▸ **AUFGABENSTELLUNG**
Aktualisiere im Textauszug über Alexandra Kollontai den Abschnitt zwischen "1925 beispielsweise veröffentlichte" und "Ausland abgeschoben wurde.", beide einschließlich, und gib ihn wieder. Ersetze dabei "schmalen" durch "dünnen".

#### TEXTAUSZUG ####

1925 beispielsweise veröffentlichte der deutsche Malik-Verlag einen schmalen Band mit Erzählungen von Alexandra Kollontai. Alexandra Kollontai war Mitglied des Zentralkomitees der Kommunistischen Partei der Sowjetunion und stand in Opposition zu Lenin, was der Grund dafür war, dass sie im Jahr vor seinem Tod, 1924, in den diplomatischen Dienst und somit ins Ausland abgeschoben wurde.

#### DATENSÄTZE ####

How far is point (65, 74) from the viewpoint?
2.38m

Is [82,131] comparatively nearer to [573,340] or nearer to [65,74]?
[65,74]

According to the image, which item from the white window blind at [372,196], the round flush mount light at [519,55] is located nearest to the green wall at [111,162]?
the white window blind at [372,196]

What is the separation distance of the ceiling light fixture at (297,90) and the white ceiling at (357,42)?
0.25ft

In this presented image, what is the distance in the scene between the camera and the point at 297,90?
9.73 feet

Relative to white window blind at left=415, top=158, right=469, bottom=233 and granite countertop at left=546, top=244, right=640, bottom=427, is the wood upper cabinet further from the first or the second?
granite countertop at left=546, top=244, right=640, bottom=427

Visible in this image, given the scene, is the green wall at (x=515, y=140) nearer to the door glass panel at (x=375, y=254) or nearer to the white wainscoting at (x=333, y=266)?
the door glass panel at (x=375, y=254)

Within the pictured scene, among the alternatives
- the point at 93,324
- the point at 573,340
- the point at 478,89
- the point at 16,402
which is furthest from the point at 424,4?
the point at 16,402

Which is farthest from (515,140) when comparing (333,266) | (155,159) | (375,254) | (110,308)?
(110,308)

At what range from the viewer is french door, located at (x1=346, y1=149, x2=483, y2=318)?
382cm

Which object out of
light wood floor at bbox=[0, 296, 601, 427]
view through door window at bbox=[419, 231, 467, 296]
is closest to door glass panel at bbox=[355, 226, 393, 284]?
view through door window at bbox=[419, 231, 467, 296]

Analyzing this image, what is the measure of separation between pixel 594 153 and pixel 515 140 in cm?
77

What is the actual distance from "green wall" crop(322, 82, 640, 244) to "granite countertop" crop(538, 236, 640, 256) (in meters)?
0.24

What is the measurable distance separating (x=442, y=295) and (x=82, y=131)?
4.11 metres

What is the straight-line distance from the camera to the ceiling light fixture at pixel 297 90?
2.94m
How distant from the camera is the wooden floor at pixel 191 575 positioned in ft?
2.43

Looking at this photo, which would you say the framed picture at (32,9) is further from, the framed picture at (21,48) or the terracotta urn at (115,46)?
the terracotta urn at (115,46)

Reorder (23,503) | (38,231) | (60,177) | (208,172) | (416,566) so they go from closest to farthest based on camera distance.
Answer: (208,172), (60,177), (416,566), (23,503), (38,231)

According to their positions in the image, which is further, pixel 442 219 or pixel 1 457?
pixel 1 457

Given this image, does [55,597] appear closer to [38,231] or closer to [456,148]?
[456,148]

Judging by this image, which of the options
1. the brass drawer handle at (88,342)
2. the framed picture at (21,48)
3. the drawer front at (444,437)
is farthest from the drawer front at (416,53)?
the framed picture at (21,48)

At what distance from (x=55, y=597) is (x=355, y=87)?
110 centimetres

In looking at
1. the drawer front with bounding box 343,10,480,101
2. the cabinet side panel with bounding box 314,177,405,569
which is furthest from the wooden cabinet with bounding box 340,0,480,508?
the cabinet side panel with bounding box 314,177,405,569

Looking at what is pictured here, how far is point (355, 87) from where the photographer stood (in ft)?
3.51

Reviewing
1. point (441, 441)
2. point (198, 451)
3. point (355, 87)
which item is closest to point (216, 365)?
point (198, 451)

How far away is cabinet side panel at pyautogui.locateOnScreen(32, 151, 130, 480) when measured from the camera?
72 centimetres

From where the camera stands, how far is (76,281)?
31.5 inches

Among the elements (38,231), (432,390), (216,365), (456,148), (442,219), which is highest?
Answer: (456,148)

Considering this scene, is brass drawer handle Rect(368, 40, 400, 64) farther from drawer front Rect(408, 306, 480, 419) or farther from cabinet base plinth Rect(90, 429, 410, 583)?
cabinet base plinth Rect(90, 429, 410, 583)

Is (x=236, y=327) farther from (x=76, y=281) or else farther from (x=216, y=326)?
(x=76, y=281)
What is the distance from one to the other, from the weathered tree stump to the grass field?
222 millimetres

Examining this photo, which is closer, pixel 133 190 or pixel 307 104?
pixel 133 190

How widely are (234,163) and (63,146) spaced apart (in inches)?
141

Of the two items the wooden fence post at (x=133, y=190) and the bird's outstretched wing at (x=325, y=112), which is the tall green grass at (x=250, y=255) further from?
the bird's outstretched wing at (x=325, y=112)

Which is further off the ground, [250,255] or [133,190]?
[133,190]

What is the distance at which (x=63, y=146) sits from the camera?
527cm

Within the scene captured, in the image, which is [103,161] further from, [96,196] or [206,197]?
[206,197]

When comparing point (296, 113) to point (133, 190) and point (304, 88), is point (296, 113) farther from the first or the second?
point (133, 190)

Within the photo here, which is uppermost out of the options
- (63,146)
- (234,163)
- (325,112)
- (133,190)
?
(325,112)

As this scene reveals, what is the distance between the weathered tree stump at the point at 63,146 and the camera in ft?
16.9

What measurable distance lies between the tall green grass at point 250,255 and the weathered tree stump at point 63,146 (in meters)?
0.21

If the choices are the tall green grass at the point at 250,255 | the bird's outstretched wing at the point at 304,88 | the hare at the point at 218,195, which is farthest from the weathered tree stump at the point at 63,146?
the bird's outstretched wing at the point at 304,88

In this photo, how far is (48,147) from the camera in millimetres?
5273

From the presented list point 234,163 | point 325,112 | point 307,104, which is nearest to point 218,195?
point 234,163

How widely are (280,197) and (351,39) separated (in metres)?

####

▸ **ANTWORT**
1925 beispielsweise veröffentlichte der deutsche Malik-Verlag einen dünnen Band mit Erzählungen von Alexandra Kollontai. Alexandra Kollontai war Mitglied des Zentralkomitees der Kommunistischen Partei der Sowjetunion und stand in Opposition zu Lenin, was der Grund dafür war, dass sie im Jahr vor seinem Tod, 1924, in den diplomatischen Dienst und somit ins Ausland abgeschoben wurde.